■ WORK REQUEST ■
Since only the written part is wanted, repeat the records exactly and omit the pictures.

- Opening Delimiter -

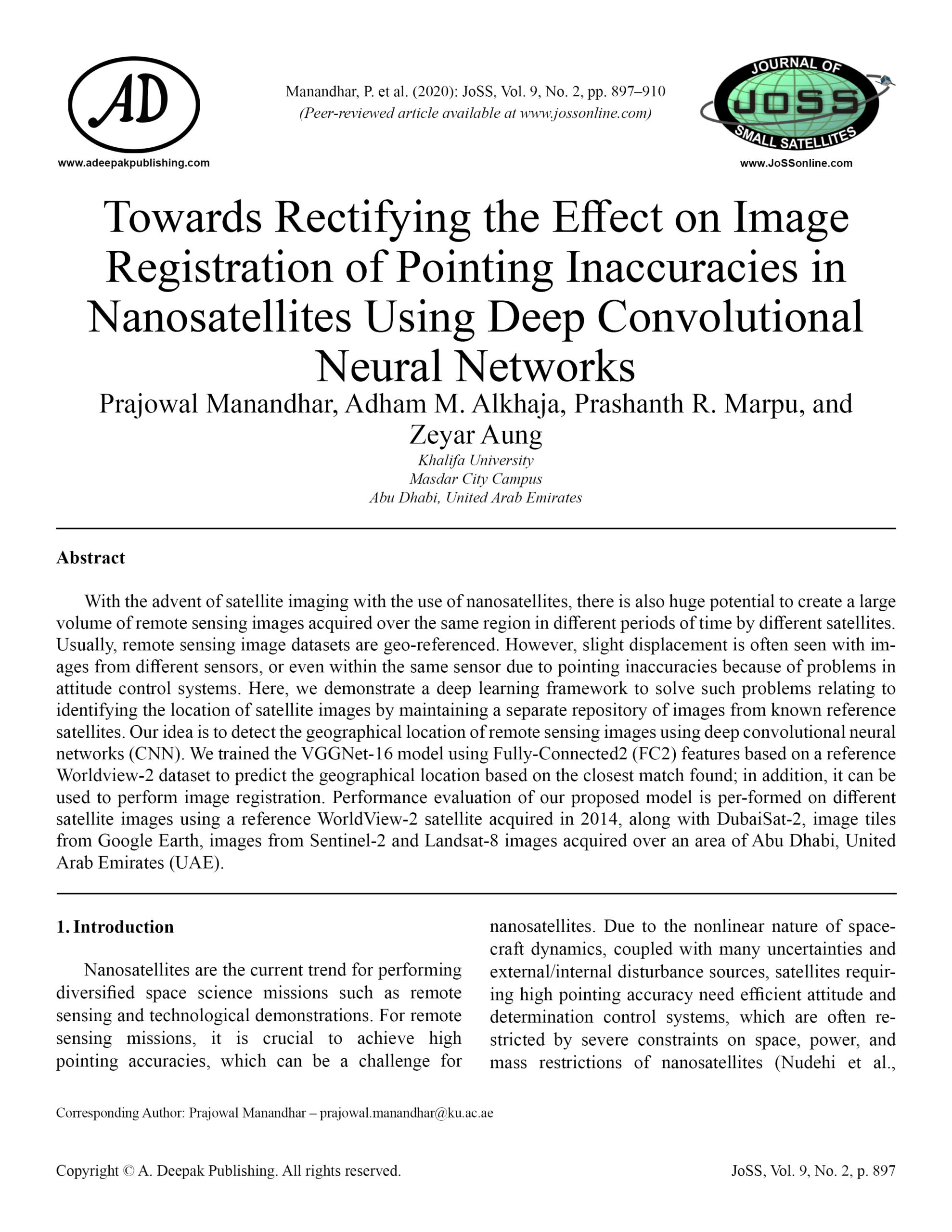 AD

www.adeepakpublishing.com

Manandhar, P. et al. (2020): JoSS, Vol. 9, No. 2, pp. 897–910
(Peer-reviewed article available at www.jossonline.com)

JOURNAL OF JOSS SMALL SATELLITES

www.JoSSonline.com

Towards Rectifying the Effect on Image Registration of Pointing Inaccuracies in Nanosatellites Using Deep Convolutional Neural Networks

Prajowal Manandhar, Adham M. Alkhaja, Prashanth R. Marpu, and Zeyar Aung

Khalifa University
Masdar City Campus
Abu Dhabi, United Arab Emirates

Abstract

With the advent of satellite imaging with the use of nanosatellites, there is also huge potential to create a large volume of remote sensing images acquired over the same region in different periods of time by different satellites. Usually, remote sensing image datasets are geo-referenced. However, slight displacement is often seen with images from different sensors, or even within the same sensor due to pointing inaccuracies because of problems in attitude control systems. Here, we demonstrate a deep learning framework to solve such problems relating to identifying the location of satellite images by maintaining a separate repository of images from known reference satellites. Our idea is to detect the geographical location of remote sensing images using deep convolutional neural networks (CNN). We trained the VGGNet-16 model using Fully-Connected2 (FC2) features based on a reference Worldview-2 dataset to predict the geographical location based on the closest match found; in addition, it can be used to perform image registration. Performance evaluation of our proposed model is per-formed on different satellite images using a reference WorldView-2 satellite acquired in 2014, along with DubaiSat-2, image tiles from Google Earth, images from Sentinel-2 and Landsat-8 images acquired over an area of Abu Dhabi, United Arab Emirates (UAE).

1. Introduction

Nanosatellites are the current trend for performing diversified space science missions such as remote sensing and technological demonstrations. For remote sensing missions, it is crucial to achieve high pointing accuracies, which can be a challenge for nanosatellites. Due to the nonlinear nature of spacecraft dynamics, coupled with many uncertainties and external/internal disturbance sources, satellites requiring high pointing accuracy need efficient attitude and determination control systems, which are often restricted by severe constraints on space, power, and mass restrictions of nanosatellites (Nudehi et al.,

Corresponding Author: Prajowal Manandhar – prajowal.manandhar@ku.ac.ae

Copyright © A. Deepak Publishing. All rights reserved.

JoSS, Vol. 9, No. 2, p. 897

- Closing Delimiter -

■ WRITTEN RESPONSE ■
 AD

www.adeepakpublishing.com

Manandhar, P. et al. (2020): JoSS, Vol. 9, No. 2, pp. 897–910
(Peer-reviewed article available at www.jossonline.com)

JOURNAL OF JOSS SMALL SATELLITES

www.JoSSonline.com

Towards Rectifying the Effect on Image Registration of Pointing Inaccuracies in Nanosatellites Using Deep Convolutional Neural Networks

Prajowal Manandhar, Adham M. Alkhaja, Prashanth R. Marpu, and Zeyar Aung

Khalifa University
Masdar City Campus
Abu Dhabi, United Arab Emirates

Abstract

With the advent of satellite imaging with the use of nanosatellites, there is also huge potential to create a large volume of remote sensing images acquired over the same region in different periods of time by different satellites. Usually, remote sensing image datasets are geo-referenced. However, slight displacement is often seen with images from different sensors, or even within the same sensor due to pointing inaccuracies because of problems in attitude control systems. Here, we demonstrate a deep learning framework to solve such problems relating to identifying the location of satellite images by maintaining a separate repository of images from known reference satellites. Our idea is to detect the geographical location of remote sensing images using deep convolutional neural networks (CNN). We trained the VGGNet-16 model using Fully-Connected2 (FC2) features based on a reference Worldview-2 dataset to predict the geographical location based on the closest match found; in addition, it can be used to perform image registration. Performance evaluation of our proposed model is per-formed on different satellite images using a reference WorldView-2 satellite acquired in 2014, along with DubaiSat-2, image tiles from Google Earth, images from Sentinel-2 and Landsat-8 images acquired over an area of Abu Dhabi, United Arab Emirates (UAE).

1. Introduction

Nanosatellites are the current trend for performing diversified space science missions such as remote sensing and technological demonstrations. For remote sensing missions, it is crucial to achieve high pointing accuracies, which can be a challenge for nanosatellites. Due to the nonlinear nature of spacecraft dynamics, coupled with many uncertainties and external/internal disturbance sources, satellites requiring high pointing accuracy need efficient attitude and determination control systems, which are often restricted by severe constraints on space, power, and mass restrictions of nanosatellites (Nudehi et al.,

Corresponding Author: Prajowal Manandhar – prajowal.manandhar@ku.ac.ae

Copyright © A. Deepak Publishing. All rights reserved.

JoSS, Vol. 9, No. 2, p. 897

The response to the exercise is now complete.